One thing I accepted when I joined the Friendship Heights staff is that I was now the assistant manager of the village. Who I might have been before, professionally, was part of me but not the role I was playing at this time.
That let me not only do the job, but ultimately grow while in the job. It also left me free to learn. My boss had a lot to teach me.
He also realized that giving me a long leash often came back to benefit him. We all need to remember that what we now herald as “diversity” used to be considered reasons why a potential hire would not “fit in.”
I was fortunate that my courtesy interview was indeed courteous. We discussed the village and discussed my background. I didn’t offer my previous salary, and I wasn’t asked.

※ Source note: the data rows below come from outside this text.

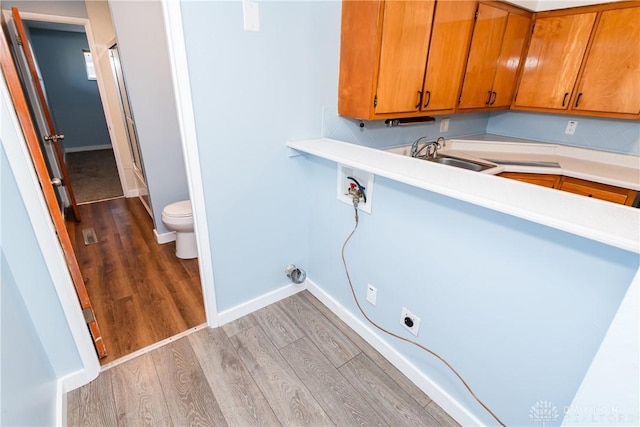 clothes washing area featuring sink, cabinets, light hardwood / wood-style flooring, hookup for a washing machine, and hookup for an electric dryer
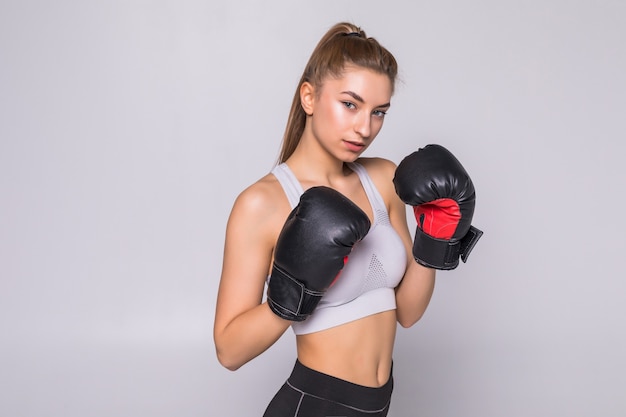 Schöne lächelnde junge Fitnessfrau trägt Boxhandschuhe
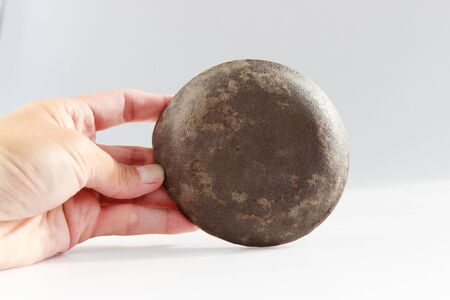 small plate in the shape of a dragons eye is made using the technique of mixing two clays of Nerikomi.の写真素材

I did, however, explain that salary was not a key issue for me.
There are other situations where I would have been dismissed as the dreaded “over qualified.” Ironically, when I started my new job I found that the village didn’t even have the cash flow to pay my reduced compensation.
Over the years, that has been fixed. Cash flow is no longer a problem, and fortunately, all staff salaries have risen considerably.
Am I responsible for this? Of course not. There were a lot of factors coming together. Did my presence and perhaps age help? I like to think so.
A Unique Community
Friendship Heights is a unique place. The village is a 32-acre enclave of high-rise buildings, housing some 4,500 people, just over the Maryland line from Washington, D.C. We have the second largest concentration of people over the age of 65 in Montgomery County, Maryland. Second only to Leisure World, an age-restricted community.
There are also a nearly equal number of residents under 35. We have a central community center catering to all residents, but with many programs aimed at older people. The village council’s goal has been to help keep people independent, in their homes, for as long as possible.
The 11-member village staff reflects the uniqueness. We range in age from 49 to 97. Some employees were hired in their 20s and just stayed. Others were hired when they were much older and with other careers behind them. It certainly works for us.
In my opinion it is time for ICMA to step to the forefront of opposing ageism in hiring. Simply by natural demographics, the membership will age with the boomers. I believe that there is much ICMA and its members can do to both identify factors in age discrimination and to assist members in dealing with them.